- Given exercise -
In the listing, edit the lines between the one holding "From the capturing" and the one holding "29766 millimetres", inclusive, so that "capturing device" becomes "camera", and give back only those lines with nothing else changed.
···
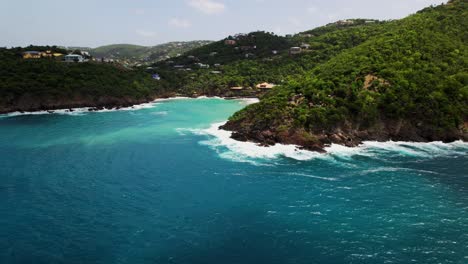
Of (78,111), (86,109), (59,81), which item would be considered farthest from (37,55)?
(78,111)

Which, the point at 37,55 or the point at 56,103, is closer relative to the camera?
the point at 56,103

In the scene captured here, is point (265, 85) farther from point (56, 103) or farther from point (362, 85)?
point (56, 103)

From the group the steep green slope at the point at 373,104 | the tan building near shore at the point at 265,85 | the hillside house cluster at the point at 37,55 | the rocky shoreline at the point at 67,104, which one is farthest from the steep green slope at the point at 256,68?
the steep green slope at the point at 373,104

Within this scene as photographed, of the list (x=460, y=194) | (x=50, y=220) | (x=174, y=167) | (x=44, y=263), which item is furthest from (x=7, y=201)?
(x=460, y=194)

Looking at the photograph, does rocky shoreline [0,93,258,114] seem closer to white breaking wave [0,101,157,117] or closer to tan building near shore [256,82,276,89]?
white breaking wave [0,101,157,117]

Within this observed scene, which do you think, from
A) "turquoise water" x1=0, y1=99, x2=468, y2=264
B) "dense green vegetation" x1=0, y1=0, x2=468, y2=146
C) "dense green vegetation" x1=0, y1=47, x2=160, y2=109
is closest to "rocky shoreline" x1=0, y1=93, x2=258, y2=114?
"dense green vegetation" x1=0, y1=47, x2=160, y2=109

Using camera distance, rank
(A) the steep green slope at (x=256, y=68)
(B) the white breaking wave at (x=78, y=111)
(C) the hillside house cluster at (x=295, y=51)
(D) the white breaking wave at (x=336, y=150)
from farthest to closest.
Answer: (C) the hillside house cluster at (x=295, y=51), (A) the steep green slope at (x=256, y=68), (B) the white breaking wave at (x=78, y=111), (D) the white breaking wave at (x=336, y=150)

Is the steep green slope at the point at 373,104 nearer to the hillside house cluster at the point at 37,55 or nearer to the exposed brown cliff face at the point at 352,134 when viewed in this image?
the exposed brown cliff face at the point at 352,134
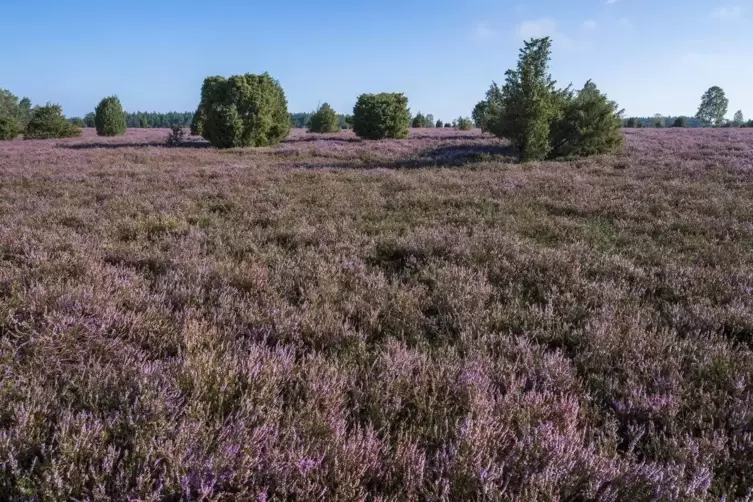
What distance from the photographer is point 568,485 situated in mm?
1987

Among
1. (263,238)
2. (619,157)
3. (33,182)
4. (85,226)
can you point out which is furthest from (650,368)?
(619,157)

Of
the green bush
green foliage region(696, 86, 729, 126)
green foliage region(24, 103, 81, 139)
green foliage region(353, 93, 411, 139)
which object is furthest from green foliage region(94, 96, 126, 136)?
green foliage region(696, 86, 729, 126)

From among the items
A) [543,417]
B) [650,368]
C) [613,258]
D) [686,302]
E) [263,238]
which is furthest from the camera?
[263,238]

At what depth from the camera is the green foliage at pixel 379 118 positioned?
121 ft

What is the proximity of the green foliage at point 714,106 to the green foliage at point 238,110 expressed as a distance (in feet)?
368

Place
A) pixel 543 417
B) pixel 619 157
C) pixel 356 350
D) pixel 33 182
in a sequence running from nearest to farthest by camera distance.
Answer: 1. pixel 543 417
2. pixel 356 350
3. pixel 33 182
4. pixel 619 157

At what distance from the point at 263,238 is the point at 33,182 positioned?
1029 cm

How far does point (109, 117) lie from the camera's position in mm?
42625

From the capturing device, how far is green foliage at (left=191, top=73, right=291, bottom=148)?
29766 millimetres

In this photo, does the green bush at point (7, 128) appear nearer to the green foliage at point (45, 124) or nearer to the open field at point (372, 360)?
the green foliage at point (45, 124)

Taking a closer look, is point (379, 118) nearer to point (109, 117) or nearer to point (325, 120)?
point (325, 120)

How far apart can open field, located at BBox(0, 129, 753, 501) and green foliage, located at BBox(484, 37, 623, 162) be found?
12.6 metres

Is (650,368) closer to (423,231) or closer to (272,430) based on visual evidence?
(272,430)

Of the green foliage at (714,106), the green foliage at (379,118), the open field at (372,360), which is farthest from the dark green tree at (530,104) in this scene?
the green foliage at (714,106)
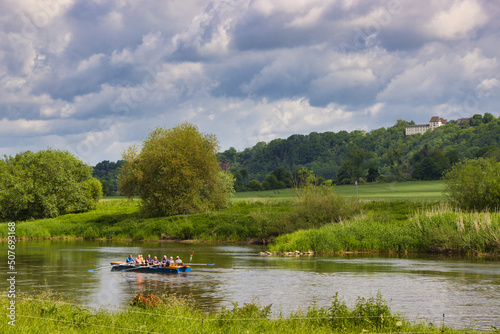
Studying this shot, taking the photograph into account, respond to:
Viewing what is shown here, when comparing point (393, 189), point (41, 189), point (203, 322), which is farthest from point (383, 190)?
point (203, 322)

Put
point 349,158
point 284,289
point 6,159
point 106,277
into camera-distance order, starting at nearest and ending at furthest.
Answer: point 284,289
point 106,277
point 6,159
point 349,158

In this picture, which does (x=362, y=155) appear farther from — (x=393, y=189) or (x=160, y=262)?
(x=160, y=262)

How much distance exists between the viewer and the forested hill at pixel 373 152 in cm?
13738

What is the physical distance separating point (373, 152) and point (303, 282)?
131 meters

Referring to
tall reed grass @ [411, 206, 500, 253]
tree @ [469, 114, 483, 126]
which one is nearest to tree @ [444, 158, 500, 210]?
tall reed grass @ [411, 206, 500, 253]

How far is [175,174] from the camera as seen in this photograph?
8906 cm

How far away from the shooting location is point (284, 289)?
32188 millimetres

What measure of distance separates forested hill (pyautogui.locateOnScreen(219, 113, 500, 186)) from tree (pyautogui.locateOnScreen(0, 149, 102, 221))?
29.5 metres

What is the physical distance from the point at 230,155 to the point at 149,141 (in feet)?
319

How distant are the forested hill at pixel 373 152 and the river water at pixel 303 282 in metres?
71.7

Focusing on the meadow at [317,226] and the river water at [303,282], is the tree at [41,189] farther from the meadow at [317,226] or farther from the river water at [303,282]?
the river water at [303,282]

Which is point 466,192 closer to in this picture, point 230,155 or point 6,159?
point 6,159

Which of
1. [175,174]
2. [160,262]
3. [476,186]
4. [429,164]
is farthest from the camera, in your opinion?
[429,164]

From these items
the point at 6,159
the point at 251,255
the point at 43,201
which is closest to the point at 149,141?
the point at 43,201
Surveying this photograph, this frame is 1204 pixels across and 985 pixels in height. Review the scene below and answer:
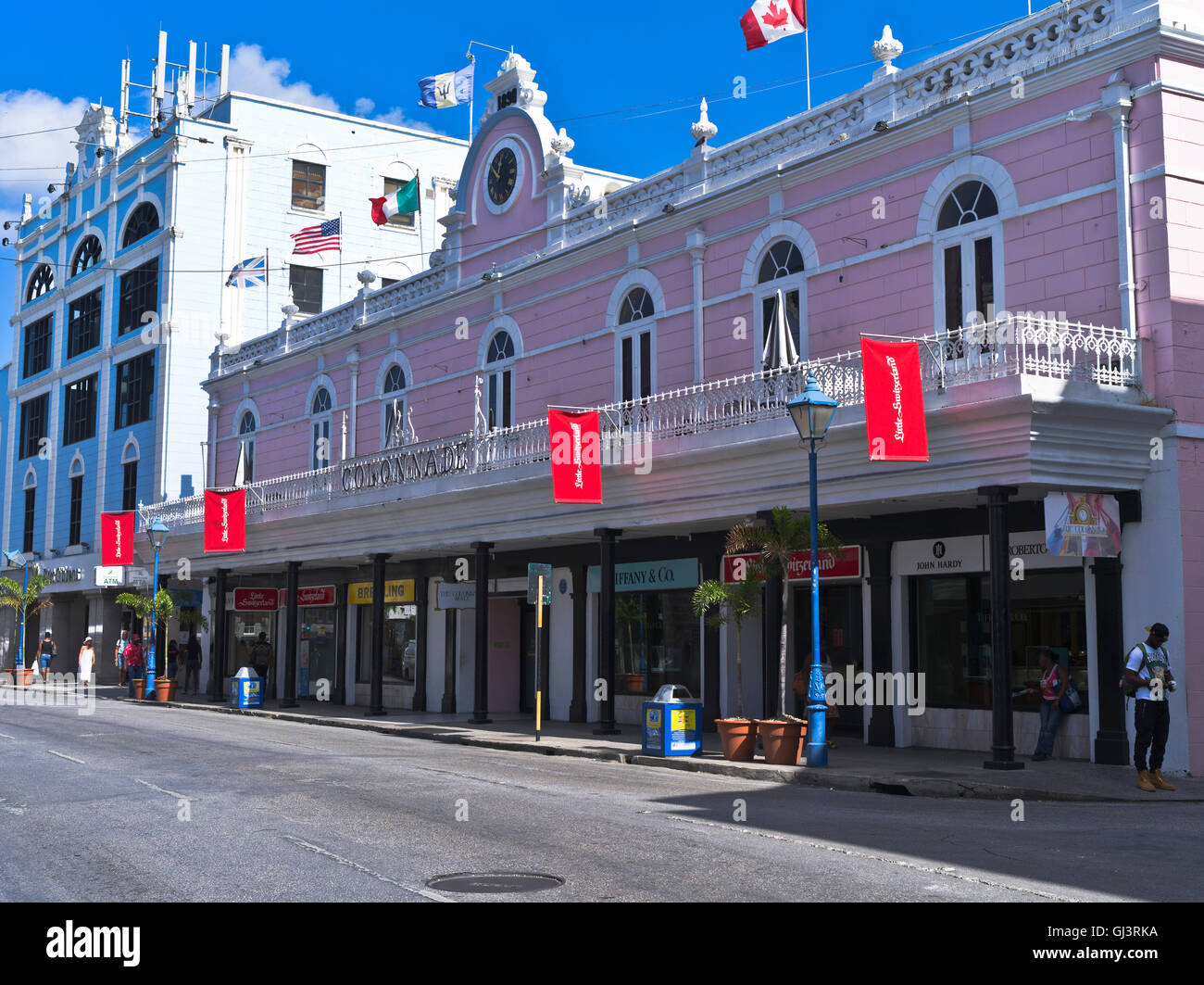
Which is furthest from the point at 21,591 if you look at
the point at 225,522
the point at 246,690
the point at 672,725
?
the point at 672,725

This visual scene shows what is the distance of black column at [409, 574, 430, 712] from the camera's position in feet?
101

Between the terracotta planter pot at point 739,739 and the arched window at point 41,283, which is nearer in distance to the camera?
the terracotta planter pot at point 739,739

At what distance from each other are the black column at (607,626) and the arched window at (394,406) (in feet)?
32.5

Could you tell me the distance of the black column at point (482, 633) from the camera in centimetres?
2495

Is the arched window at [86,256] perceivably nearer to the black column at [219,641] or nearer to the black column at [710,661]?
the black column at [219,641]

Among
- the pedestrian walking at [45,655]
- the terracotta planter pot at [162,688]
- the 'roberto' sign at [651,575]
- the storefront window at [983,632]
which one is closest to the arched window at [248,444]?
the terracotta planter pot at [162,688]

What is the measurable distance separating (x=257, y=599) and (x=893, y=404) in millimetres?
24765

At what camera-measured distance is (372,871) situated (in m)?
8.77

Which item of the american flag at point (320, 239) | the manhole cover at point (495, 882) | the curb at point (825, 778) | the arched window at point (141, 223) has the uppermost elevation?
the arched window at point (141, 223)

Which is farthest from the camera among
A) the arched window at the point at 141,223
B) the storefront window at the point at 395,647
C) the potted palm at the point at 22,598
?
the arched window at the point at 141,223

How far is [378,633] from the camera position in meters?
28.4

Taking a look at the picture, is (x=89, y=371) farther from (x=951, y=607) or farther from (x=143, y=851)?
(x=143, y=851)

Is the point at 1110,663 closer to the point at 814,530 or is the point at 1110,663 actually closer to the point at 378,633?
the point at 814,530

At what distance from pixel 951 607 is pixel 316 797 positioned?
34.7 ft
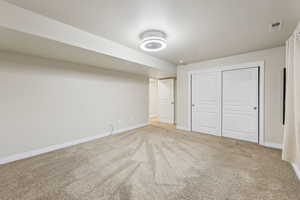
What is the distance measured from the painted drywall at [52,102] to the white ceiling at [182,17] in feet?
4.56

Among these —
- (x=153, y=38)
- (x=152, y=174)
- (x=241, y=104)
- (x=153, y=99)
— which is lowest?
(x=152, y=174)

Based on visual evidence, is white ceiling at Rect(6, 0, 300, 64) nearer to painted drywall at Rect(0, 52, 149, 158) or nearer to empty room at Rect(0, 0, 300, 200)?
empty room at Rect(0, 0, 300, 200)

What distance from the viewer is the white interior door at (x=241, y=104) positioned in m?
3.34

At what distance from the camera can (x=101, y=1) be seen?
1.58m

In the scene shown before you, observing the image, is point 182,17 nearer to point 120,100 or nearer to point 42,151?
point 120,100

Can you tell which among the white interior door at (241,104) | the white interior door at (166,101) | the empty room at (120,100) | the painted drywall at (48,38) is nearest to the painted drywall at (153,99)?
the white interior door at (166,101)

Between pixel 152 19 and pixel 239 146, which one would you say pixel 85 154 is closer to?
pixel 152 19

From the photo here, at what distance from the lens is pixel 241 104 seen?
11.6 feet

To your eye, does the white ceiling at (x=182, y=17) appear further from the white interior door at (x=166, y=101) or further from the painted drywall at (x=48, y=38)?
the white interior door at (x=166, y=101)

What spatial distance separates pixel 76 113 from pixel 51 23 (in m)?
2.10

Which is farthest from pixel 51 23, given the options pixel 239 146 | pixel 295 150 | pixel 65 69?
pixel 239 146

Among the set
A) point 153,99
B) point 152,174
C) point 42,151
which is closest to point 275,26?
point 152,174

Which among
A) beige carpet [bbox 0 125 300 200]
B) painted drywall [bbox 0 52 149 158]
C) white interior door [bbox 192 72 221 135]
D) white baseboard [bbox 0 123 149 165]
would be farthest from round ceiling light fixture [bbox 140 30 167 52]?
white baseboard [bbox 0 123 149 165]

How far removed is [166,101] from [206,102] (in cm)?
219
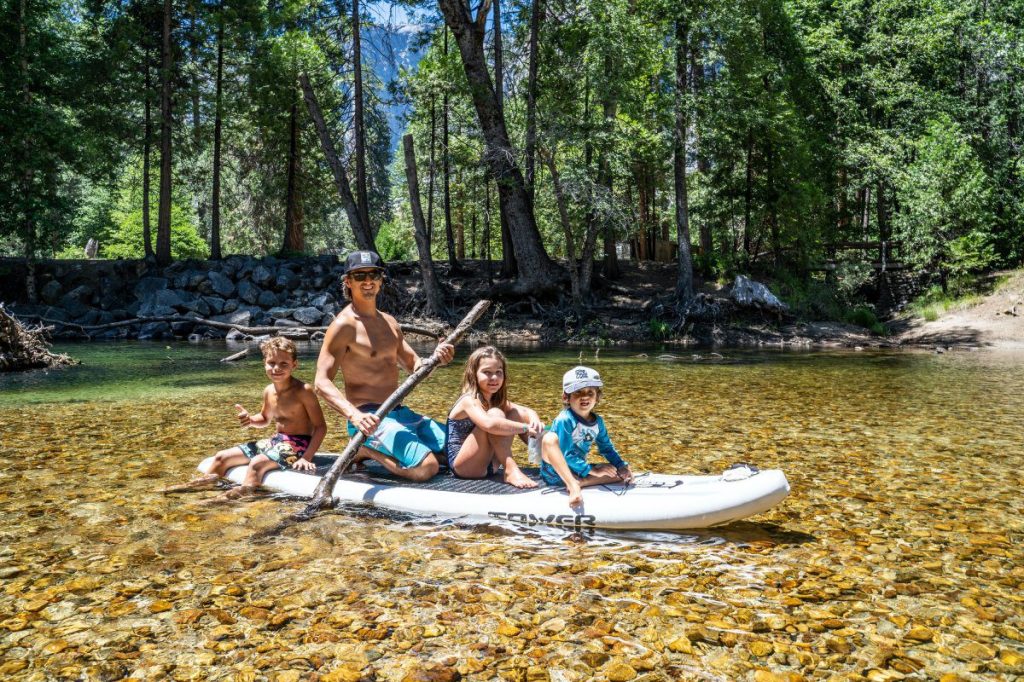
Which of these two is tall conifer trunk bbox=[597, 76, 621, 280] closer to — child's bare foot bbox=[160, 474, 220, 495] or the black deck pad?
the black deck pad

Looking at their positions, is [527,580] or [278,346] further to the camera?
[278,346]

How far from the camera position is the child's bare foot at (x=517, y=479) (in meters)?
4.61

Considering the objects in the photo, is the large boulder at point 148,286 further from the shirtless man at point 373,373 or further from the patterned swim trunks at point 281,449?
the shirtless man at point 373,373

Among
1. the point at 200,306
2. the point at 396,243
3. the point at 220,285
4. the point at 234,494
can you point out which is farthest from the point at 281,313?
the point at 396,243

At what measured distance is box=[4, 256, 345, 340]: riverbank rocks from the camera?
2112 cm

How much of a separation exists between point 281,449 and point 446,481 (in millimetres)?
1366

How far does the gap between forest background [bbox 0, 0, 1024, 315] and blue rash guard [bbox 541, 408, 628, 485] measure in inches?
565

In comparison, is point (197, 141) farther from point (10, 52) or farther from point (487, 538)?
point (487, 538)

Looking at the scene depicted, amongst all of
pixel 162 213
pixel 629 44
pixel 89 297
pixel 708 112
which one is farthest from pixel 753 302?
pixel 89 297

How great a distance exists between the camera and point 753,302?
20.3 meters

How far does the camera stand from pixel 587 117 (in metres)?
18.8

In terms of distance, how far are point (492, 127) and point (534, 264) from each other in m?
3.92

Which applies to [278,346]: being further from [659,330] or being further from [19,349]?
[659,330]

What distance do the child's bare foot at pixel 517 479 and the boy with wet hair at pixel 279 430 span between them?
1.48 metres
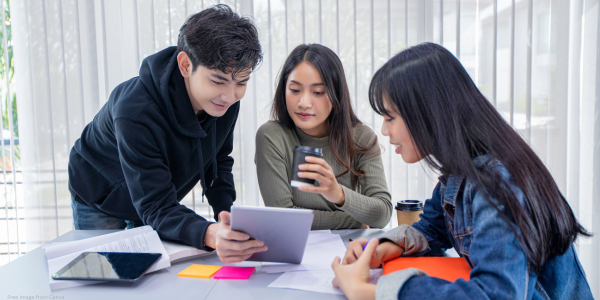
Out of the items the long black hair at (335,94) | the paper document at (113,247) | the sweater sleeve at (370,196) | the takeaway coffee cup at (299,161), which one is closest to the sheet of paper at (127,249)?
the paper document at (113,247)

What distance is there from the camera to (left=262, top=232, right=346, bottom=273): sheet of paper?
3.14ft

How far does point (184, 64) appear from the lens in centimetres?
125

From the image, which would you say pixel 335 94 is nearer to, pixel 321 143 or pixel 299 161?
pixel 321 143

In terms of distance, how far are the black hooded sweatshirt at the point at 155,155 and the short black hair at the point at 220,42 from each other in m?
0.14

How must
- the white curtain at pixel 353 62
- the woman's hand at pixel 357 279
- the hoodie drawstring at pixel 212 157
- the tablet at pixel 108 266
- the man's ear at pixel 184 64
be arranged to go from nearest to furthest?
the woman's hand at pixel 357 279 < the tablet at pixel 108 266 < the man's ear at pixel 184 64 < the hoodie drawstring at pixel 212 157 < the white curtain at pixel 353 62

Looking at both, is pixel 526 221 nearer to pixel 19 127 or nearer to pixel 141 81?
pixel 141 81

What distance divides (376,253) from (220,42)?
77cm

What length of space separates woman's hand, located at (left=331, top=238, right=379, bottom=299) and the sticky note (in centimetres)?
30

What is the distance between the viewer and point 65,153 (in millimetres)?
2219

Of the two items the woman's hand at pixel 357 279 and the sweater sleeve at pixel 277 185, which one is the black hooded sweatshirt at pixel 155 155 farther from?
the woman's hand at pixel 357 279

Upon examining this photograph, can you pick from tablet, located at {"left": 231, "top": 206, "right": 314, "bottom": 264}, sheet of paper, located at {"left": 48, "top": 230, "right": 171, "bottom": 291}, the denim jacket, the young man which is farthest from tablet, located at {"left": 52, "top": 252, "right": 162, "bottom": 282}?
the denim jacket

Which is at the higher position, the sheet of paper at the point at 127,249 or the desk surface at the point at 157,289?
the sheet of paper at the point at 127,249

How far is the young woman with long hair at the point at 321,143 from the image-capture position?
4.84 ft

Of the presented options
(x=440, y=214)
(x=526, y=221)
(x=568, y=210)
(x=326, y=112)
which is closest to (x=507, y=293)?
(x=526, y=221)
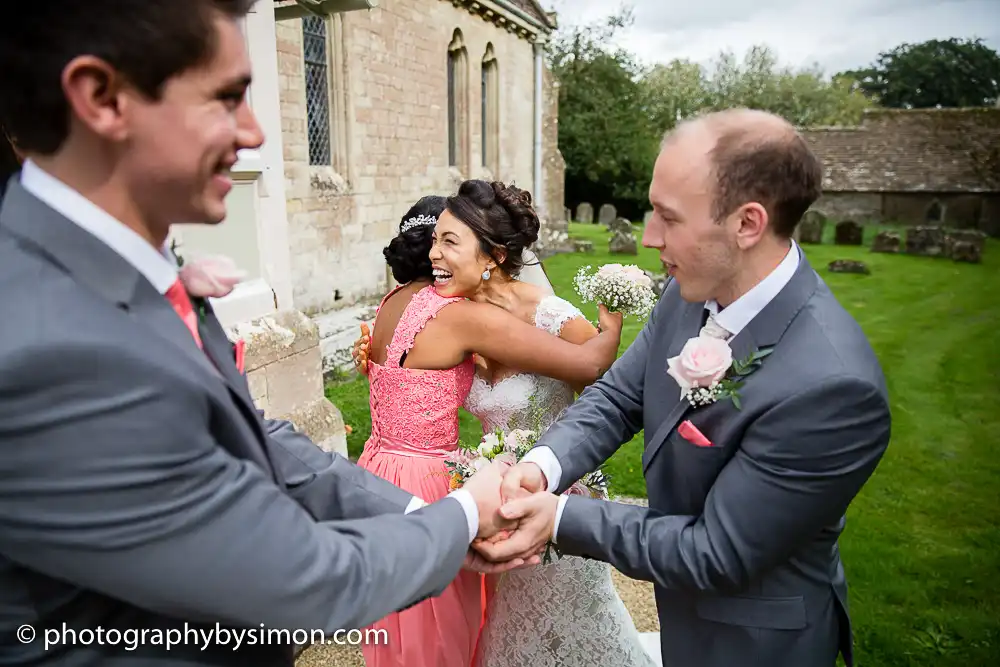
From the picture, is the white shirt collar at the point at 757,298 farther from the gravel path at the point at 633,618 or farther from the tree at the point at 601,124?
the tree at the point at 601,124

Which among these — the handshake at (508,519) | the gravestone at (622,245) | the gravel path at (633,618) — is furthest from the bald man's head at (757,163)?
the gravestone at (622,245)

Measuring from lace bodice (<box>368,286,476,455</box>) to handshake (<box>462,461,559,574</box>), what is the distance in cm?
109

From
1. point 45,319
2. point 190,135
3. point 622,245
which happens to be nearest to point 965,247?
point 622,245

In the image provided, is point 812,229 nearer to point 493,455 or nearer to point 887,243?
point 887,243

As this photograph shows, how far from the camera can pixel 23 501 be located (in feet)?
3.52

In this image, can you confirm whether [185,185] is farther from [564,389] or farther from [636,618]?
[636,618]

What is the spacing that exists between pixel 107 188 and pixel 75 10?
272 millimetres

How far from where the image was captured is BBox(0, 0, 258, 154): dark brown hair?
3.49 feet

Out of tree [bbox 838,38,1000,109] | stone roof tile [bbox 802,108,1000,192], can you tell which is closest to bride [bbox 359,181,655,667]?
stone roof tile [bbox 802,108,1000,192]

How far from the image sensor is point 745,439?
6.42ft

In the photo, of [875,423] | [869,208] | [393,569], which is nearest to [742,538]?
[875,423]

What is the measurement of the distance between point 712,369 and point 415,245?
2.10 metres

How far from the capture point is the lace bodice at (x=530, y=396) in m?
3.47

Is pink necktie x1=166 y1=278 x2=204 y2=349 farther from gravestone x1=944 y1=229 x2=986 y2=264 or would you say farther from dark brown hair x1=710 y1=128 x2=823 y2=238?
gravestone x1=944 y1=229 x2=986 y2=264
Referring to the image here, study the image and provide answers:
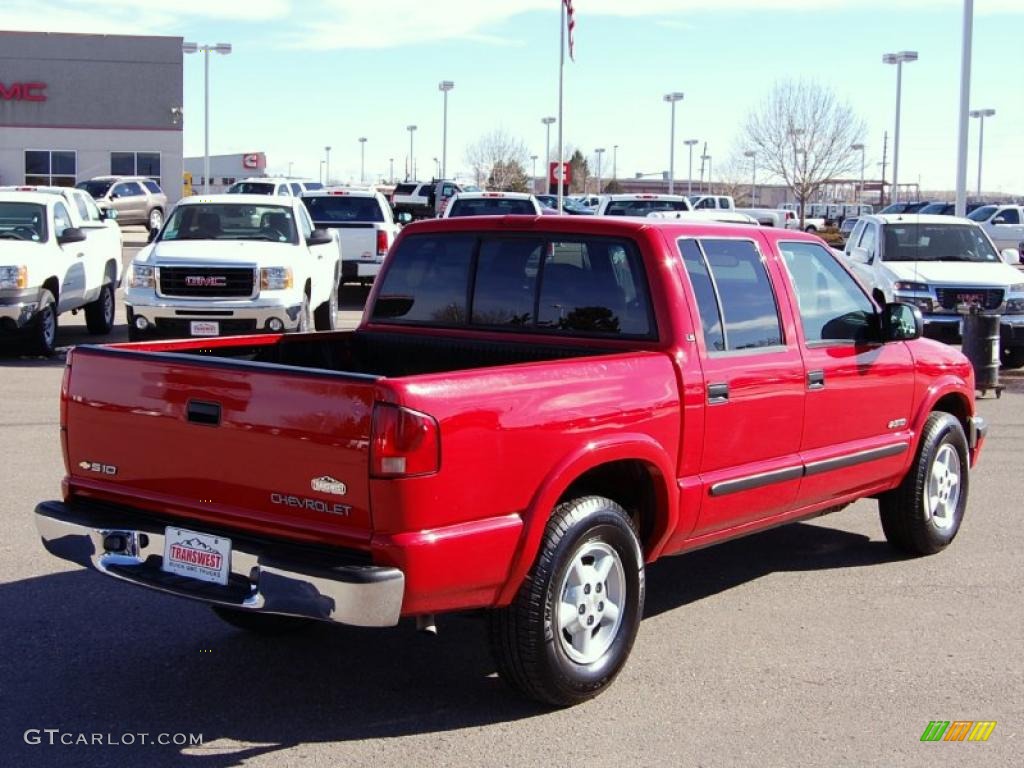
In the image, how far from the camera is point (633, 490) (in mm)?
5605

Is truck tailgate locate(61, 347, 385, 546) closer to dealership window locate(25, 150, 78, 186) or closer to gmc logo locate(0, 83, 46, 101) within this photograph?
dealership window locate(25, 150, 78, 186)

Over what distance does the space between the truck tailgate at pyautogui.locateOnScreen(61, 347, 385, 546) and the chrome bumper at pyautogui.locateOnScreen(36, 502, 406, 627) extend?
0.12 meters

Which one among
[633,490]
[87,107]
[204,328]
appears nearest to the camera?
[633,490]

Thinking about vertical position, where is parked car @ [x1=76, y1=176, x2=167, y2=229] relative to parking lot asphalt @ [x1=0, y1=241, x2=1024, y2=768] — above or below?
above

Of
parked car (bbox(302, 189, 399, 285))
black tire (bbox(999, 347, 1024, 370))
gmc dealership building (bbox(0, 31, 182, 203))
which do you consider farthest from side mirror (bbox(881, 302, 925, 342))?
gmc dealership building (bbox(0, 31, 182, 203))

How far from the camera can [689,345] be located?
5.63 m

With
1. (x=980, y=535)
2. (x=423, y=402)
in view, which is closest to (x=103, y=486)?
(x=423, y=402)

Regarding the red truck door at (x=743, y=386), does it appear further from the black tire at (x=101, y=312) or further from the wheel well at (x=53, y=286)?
···
- Finished answer -
From the camera, how far is green foliage at (left=191, top=73, right=291, bottom=148)?
29766 millimetres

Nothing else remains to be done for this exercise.